Stricken PFI outsourcing company Carillion has collapsed into liquidation this morning, threatening to plunge small businesses in its supply chain and public service provision across hospitals, schools and prisons into chaos.
Questions must now be asked of Government and the UK Treasury, which has acted as a champion of rip-off PFI schemes since day one – why Carillion continued to be awarded large Government contracts? even after the scale of its financial woes became clear in 2017?
A 38 degrees petition launched by John Burgess calling for Carillion to be nationalised and public services and jobs protected has attracted over 1400 signatures, with many signatories expressing horror that UK banks were once again seeking to extort taxpayer funds from Government to bailout bankers largesse.
Asked for comment on why he started the #NationaliseCarillionNow petition, John Burgess said:
“I am angry and saddened by the Carillion story. Angry because politicians have fed the likes of Carillion with public contracts with no accountability or oversight, sad at the harm this collapse will bring upon workers and public services. Government must not hand a single penny to Carillion’s shareholders.”
Polling undertaken by Yougov for Liverpool University on attitudes to corruption and PFI in Britain found that 68% of respondents in England believe PFI deals should be banned. In Scotland, which has the highest concentration of PFI projects in the world, this figure increases to 73%.
Commenting for People vs PFI, campaigner Joel Benjamin said:
“Carillion’s implosion is a timely reminder just how out of step UK privatisation and infrastructure finance policy is with public opinion. PFI deals are rightly associated by the public with crony capitalism and corruption and should be banned. It is always cheaper to finance infrastructure via Government bonds, not high interest bank loans. While John McDonnell’s proposal to nationalise PFI contracts was presented as radical in some quarters, it is entirely inline with public sentiment.”
“Politicians must start acting in the interests of the taxpaying public, not the overpaid bankers and pinstriped accountants who have taken this country for a ride.”
Professor Stuart Hodkinson of Leeds University added:
“In the aftermath of Grenfell, the need to end the PFI model of public service delivery has never been more urgent. PFI has allowed global investors to extract enormous unearned wealth from taxpayer guaranteed income streams for doing what government could do cheaper, better and crucially more safely.” John McDonnell’s 2017 Labour Conference policy announcement on PFI made it clear any incoming Labour Government would not sign new PFI, signalling a clear break from the cross party neoliberal consensus in place during the Blair/Brown era:
“We’ll put an end to this scandal and reduce the cost to the taxpayers. How? We have already pledged that there will be no new PFI deals signed by us. But we will go further. I can tell you today, it’s what you’ve been calling for. We’ll bring existing PFI contracts back in-house.”
There are two ways to bring PFI contracts back in-house: Nationalising the Special Purpose Vehicles through which public funds are pumped into private pockets – a policy researched and supported by The People vs PFI, and PFI buyouts.

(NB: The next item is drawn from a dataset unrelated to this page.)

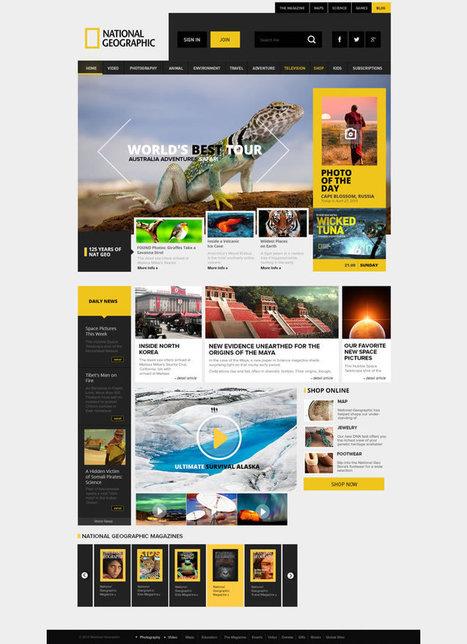 25 Popular Website Concept Redesigns | Design | Scoop.it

Buyouts of PFI are hugely expensive and private investors can walk away with their money early to invest in more PPPs. Nationalising the SPVs puts the government, not private companies, in a commanding position. Contracts will automatically become public and various forms of profiteering can be ended.
UK taxpayers cannot be expected to pay full price when ending PFI contracts: poor building quality and fire safety failings evidenced by Edinburgh Schools, Peterborough Hospital and Chalcots Estate, tax avoidance, interest rate rigging by PFI lending banks and excessive profit extraction must all weigh in the final account.
Analysis of the cost of PFI undertaken by the New Economics Foundation found Scotland would have saved a staggering £26 billion on PFI infrastructure outlay of £40 billion with a National Investment Bank funding infrastructure.
Replacing NHS PFI financing with public finance via a National Investment Bank could have saved the public purse around £52bn across the NHS, or as much as £208bn, where replacing all PFI spending UK wide.